Our Epidemic of Loneliness and Isolation is an 82-page report. Among its 11 pages of recommendations is one for investment in social connectedness equivalent to that spent addressing tobacco use, obesity and the addiction crisis in the US.

This public health crisis is older than the COVID-19 pandemic, which merely exacerbated an existing trend by cutting off people from friends and family and other support systems. Before COVID, one in two adults in the US had reported experiencing loneliness.

The rate of loneliness among young adults has increased every year between 1976 and 2019. For young people aged 15 to 24, the decline in spending time with friends is stark. Their time spent in-person with friends has reduced by nearly 70 per cent over almost two decades, from roughly 150 minutes per day in 2003 to 40 minutes per day in 2020.

That is a sad statistic for a social animal.

The buzz of work culture

On a recent Friday, I found myself alone in the office, my colleagues on leave, sick or recently off to new pastures.

I thought back to the loneliness of COVID and the people in so many jobs around the country who now opt to work from home, or who have essentially been given no choice as companies have closed down branch offices or downsized their space, making the office less inviting.

I have wondered how this affects creation and maintenance of organisational culture, for instance, in the case of our new national health agencies. I’m sure it’s an issue they’re aware of, but maybe not so much as part of a wider public health issue.

I am not one for spending too much time alone. I have always loved the buzz of physically working with others.

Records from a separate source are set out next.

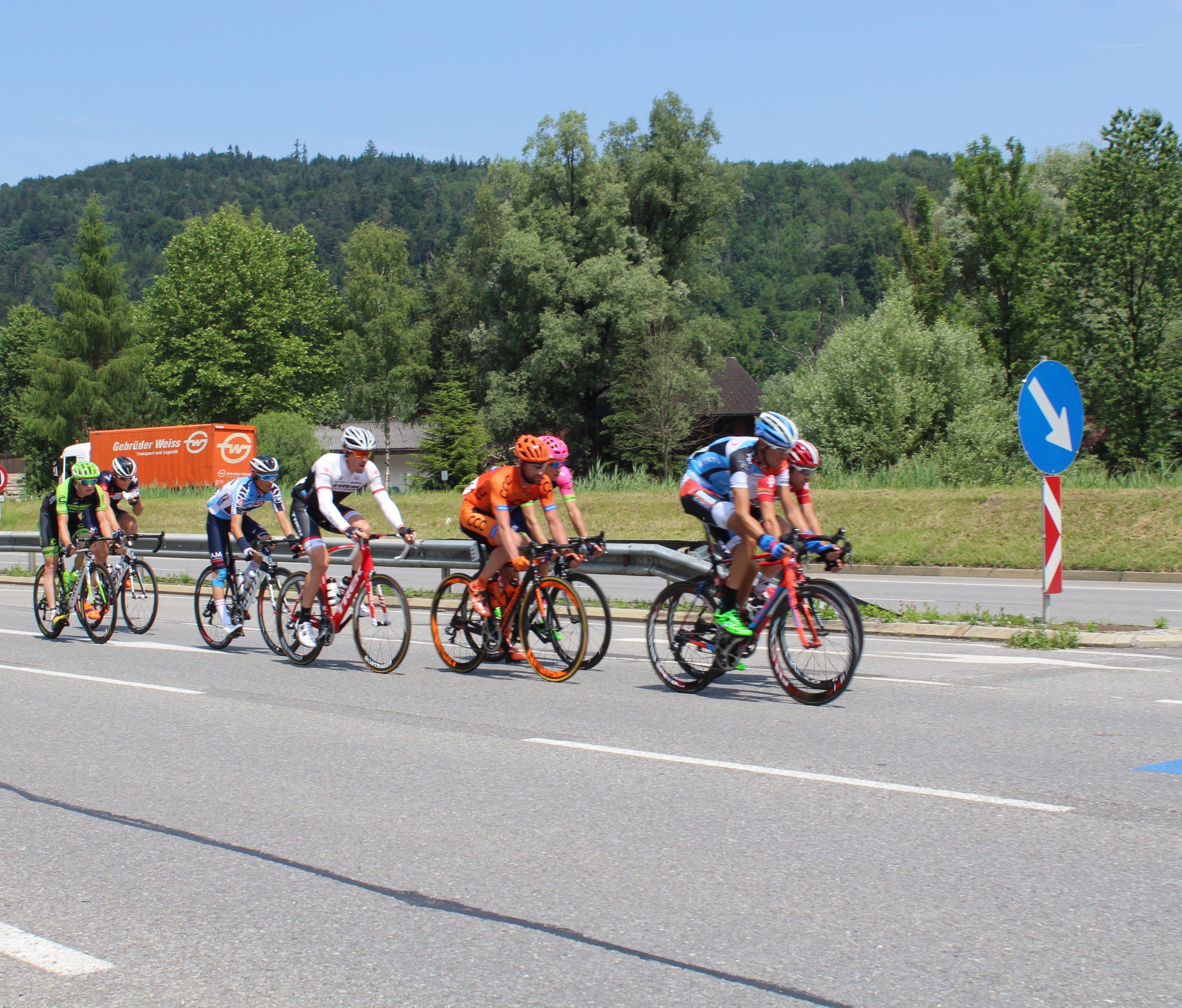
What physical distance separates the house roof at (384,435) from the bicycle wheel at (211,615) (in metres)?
72.9

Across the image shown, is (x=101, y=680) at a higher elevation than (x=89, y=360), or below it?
below

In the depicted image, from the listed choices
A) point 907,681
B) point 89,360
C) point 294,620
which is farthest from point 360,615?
point 89,360

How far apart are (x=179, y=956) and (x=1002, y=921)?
2612mm

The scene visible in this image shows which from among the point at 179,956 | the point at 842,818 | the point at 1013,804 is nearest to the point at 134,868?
the point at 179,956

Being social is what we are about and the drive to working from home, while convenient, seems to me to be another social experiment along the lines of easy access by children to social media – we really don’t know the long-term outcomes.

Too high a price to pay

In his advisory, Dr Murthy is pretty clear on the price to the US of failing to address the damage to individual and collective wellbeing wrought by social disconnection; or failing to “mend the social fabric of our country”.

“If we fail to do so, we will pay an ever-increasing price in the form of our individual and collective health and well-being. And we will continue to splinter and divide until we can no longer stand as a community or a country. Instead of coming together to take on the great challenges before us, we will further retreat to our corners – angry, sick, and alone.”

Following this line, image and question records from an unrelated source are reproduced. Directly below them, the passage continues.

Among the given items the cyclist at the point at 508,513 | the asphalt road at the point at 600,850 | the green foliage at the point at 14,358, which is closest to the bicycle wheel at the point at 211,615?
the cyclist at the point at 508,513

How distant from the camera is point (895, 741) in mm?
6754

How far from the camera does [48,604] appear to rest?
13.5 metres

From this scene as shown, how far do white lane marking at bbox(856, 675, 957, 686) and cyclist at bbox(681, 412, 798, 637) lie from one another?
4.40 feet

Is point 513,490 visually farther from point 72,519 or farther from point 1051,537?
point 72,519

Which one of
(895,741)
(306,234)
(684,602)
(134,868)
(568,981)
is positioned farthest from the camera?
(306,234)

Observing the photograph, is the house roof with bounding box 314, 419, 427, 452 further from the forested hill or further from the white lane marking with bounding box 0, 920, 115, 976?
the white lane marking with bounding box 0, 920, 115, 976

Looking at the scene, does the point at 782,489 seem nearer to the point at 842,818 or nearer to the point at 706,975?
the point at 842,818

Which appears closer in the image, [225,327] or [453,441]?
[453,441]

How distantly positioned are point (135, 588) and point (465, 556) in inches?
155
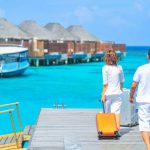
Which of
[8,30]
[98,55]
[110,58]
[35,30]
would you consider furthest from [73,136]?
[35,30]

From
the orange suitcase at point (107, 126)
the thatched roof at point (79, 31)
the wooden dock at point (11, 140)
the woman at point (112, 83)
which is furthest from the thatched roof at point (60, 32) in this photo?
the orange suitcase at point (107, 126)

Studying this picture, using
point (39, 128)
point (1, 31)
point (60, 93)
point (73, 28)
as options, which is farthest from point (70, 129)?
point (73, 28)

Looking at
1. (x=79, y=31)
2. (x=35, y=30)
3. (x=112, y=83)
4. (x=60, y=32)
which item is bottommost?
(x=79, y=31)

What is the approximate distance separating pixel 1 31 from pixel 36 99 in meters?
67.0

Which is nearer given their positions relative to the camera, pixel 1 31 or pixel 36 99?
pixel 36 99

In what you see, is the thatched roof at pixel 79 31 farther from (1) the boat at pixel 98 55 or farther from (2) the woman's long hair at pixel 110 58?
(2) the woman's long hair at pixel 110 58

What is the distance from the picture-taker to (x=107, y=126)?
814 cm

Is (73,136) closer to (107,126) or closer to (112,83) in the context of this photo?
(107,126)

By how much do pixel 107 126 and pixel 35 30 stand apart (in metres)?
101

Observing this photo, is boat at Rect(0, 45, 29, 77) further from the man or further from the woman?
the man

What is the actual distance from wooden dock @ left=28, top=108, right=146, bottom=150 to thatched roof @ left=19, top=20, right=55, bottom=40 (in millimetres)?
94634

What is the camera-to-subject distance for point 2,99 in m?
26.4

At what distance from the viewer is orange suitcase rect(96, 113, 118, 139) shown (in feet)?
26.4

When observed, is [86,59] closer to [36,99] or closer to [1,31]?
[1,31]
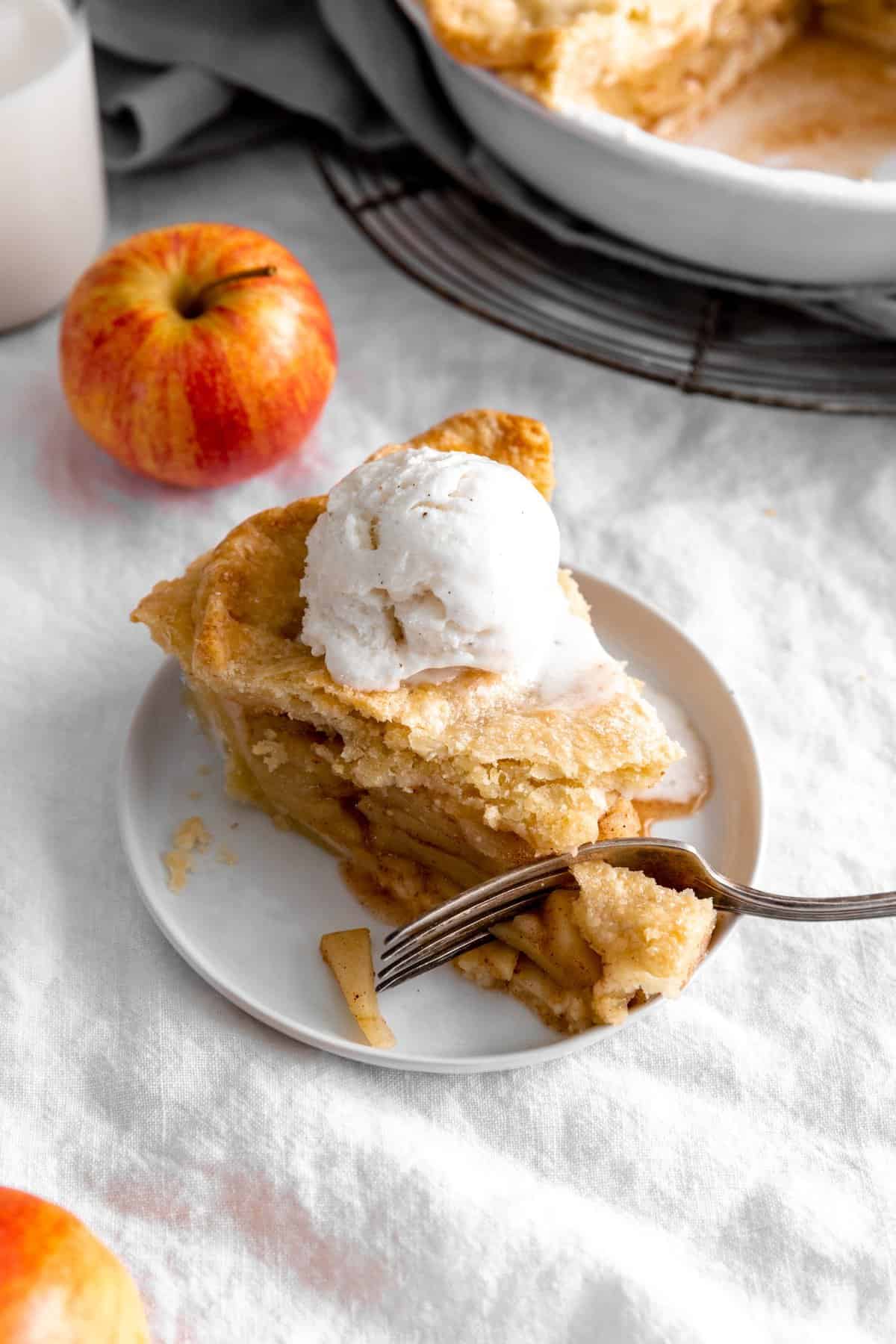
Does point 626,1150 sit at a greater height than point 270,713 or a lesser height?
lesser

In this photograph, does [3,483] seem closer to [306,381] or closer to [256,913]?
[306,381]

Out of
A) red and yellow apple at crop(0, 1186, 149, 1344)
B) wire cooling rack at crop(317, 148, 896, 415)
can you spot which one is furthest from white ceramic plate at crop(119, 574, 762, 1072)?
wire cooling rack at crop(317, 148, 896, 415)

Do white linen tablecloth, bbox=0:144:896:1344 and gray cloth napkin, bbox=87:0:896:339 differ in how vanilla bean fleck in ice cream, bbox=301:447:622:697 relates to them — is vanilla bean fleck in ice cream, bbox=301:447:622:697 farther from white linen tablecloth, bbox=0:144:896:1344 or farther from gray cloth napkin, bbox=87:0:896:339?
gray cloth napkin, bbox=87:0:896:339

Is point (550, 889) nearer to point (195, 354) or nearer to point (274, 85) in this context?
point (195, 354)

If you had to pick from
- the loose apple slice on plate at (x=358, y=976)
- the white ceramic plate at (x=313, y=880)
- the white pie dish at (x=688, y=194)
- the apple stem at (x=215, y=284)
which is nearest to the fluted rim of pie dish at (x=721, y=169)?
the white pie dish at (x=688, y=194)

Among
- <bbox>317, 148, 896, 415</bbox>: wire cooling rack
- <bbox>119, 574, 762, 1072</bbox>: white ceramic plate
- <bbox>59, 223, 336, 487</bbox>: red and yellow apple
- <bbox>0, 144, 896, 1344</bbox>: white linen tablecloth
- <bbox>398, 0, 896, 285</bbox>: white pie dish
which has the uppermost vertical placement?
<bbox>398, 0, 896, 285</bbox>: white pie dish

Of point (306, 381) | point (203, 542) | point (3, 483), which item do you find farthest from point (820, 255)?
point (3, 483)

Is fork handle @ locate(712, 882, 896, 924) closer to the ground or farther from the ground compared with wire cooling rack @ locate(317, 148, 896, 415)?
closer to the ground
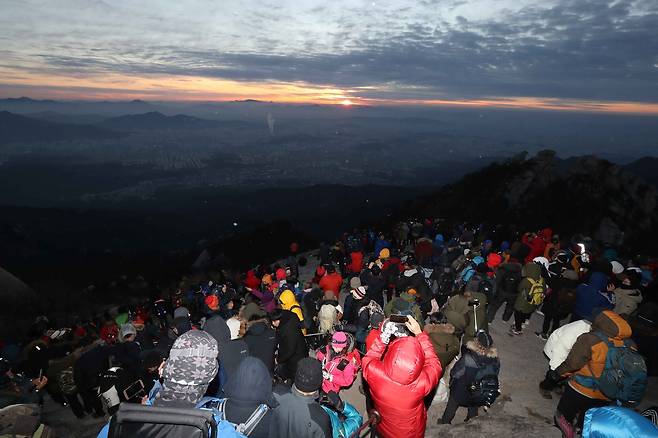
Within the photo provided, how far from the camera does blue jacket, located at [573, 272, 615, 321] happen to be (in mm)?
7082

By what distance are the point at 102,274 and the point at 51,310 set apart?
67.9 ft

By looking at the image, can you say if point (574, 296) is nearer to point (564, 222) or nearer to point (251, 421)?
point (251, 421)

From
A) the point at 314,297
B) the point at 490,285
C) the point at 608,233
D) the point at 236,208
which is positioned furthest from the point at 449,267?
the point at 236,208

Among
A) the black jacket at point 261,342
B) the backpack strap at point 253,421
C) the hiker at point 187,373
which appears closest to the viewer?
the hiker at point 187,373

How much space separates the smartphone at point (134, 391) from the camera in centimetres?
573

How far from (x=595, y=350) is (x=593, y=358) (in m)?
0.11

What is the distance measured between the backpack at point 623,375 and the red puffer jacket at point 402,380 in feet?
7.87

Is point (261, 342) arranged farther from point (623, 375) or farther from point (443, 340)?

I thought that was strong stuff in a report on loneliness and coming from the US surgeon-general.

But as Dr Murthy puts it: “the keys to human connection are simple, but extraordinarily powerful” and start with the simple things like phone calls and shared meals, and at a national level, policies which support people being able to connect with each other.

While the report is about the state of affairs in the US, it raises a flag for our own health and wellbeing as a country. Even more so in an election year, when politics targets the issues that push us apart.